Filter the records below and copy out every line that contains the word "which".

Supplied data:

— begin —

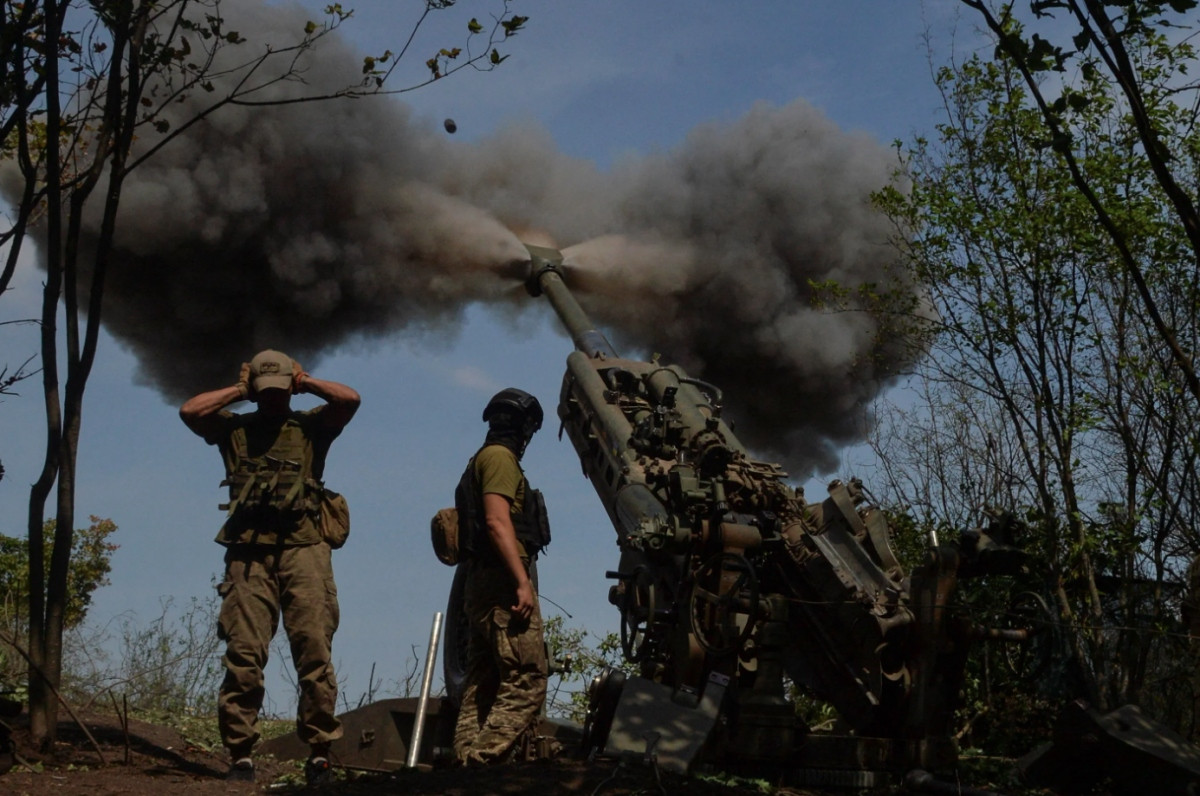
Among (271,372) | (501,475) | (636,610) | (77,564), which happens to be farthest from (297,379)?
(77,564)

— end —
— begin —

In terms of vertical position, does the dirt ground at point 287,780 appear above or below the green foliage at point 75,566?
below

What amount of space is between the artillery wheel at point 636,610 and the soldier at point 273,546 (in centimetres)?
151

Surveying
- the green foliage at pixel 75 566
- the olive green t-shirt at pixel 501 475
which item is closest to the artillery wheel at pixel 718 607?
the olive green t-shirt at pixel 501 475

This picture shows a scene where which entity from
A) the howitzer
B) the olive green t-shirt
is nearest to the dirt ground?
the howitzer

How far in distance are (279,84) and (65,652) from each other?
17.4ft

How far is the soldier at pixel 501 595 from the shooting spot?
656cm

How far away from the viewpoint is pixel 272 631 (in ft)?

— end —

Solution:
Among (271,372) | (501,475) | (636,610) | (77,564), which happens to be farthest from (297,379)?
which item is closest to the artillery wheel at pixel 718 607?
This picture shows a scene where which entity from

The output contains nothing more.